In 1940 the Russians and the British produced thirty-six thousand warplanes while the Germans made only ten thousand.

And in 1942, the British controlled ten million tons of oil as contrasted with Germany’s one million.

These numbers and others like them, demonstrating allied superiority in resources, made some German generals recognize early on that they could not win the war.

These facts about World War Two I have learned from an article written by Richard Evans in the New York Review of Books.  Evans is a history professor at Cambridge University and one of my favorite scholars writing about this war.

Throughout most of my life I have been fascinated by this part of history.  Not old enough to have been in the military during those years, I was not called to serve in the war.

Even had I been a little older, I would not have been among those fighting. My left arm was damaged at birth so I would never have been accepted by the armed forces.

However all during my teenage years and ever since then, I have followed that war with intense interest.  Often I have talked with veterans of combat during those years, even though they have often been reluctant to say much about their part in it.

I think of my friend Hugh who served as a bombardier over Germany.  He flew in a B-25, starting in his teen years, and managed to survive despite the hazards of facing enemy fighter planes and antiaircraft fire.

He doesn’t talk much about this part of his life but I continue to appreciate his courage when young.

The battles, fascinating though they were, are not the only aspects of the war that occupy my attention.   I also focus on Hitler and the terrible evils that he forced upon the people of his nation and huge numbers of other people as well.

(My father, as an editor invited by the American army in 1946, was allowed to visit the bunker where Hitler committed suicide.)

In fact, when I learned of the Holocaust it gave me a new vision of evil, one that has remained with me ever since.

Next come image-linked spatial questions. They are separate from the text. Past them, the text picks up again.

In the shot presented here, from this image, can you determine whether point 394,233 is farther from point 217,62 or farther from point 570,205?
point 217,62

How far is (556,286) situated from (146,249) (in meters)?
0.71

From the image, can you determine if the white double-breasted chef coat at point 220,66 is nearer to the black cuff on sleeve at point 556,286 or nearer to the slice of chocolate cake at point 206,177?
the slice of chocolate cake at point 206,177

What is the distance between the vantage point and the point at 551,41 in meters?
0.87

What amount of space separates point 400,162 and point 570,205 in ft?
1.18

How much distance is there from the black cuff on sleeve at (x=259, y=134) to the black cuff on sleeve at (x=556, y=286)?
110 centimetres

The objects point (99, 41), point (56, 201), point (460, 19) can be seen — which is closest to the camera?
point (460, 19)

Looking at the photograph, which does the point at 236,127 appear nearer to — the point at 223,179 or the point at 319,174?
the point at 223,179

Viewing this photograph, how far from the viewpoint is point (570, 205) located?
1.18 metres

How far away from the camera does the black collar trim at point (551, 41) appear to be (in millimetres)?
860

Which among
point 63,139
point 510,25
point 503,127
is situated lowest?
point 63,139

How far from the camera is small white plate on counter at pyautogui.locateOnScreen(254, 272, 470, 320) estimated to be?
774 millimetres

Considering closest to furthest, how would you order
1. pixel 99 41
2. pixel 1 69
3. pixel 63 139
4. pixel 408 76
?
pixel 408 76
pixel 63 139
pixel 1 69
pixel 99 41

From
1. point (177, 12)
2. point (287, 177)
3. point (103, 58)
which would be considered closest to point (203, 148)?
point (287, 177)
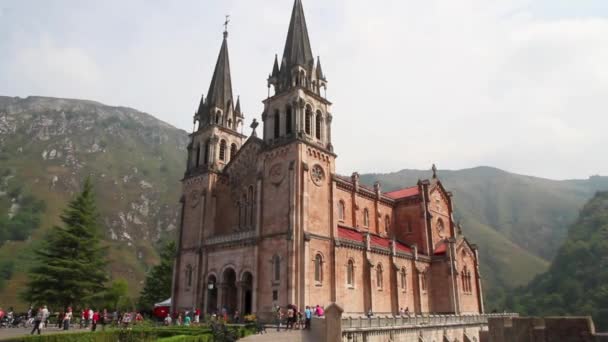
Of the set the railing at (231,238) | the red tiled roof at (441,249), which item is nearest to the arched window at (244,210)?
the railing at (231,238)

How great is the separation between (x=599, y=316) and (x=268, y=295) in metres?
81.2

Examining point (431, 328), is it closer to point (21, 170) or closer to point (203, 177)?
point (203, 177)

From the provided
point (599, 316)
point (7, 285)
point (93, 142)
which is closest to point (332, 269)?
point (599, 316)

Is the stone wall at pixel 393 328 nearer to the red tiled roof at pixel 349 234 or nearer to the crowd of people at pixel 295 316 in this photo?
the crowd of people at pixel 295 316

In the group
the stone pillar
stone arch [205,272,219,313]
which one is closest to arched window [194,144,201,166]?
stone arch [205,272,219,313]

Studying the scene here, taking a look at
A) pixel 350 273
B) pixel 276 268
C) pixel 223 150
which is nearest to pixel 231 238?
pixel 276 268

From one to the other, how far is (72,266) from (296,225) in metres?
26.9

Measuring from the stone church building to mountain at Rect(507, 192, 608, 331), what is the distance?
5441cm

That those with power could inflict such incredible murder upon so many fellow humans continues to haunt me.

The part played by the churches in all of this evil also appalls me. As a Catholic, I find it disheartening that leaders of the church accepted Nazi demands without significant opposition.

However, I have often taken hope from religious heroes like Dietrich Bonhoeffer, Helmut Von Moltke, and the Austrian saint Franz Jagerstetter. They accepted death rather than submit to Nazi evil.

Following the best historians, I now attach World War II to its predecessor, the first World War. In my readings I have learned to regret the way the United States and other allies punished Germany and thus helped bring about the latter conflict.

I am glad to have lived through an era when Germany and France are allies instead of opponents.  The photo of French President Charles De Gaulle and German prime minister Konrad Adenauer, coming together outside Rheims Cathedral in 1962, continues to make my heart beat strongly.

It helps to have visited Europe as so many Americans have done to appreciate the rejection of war. All you have to do is see the American grave sites to relish the peace that now prevails and gives hope of abiding.

Thoughts like these circulate in my head during my years of old age.  At a time when so much is ailing our nation, it is worth thinking about the struggles that fellow citizens endured for us all.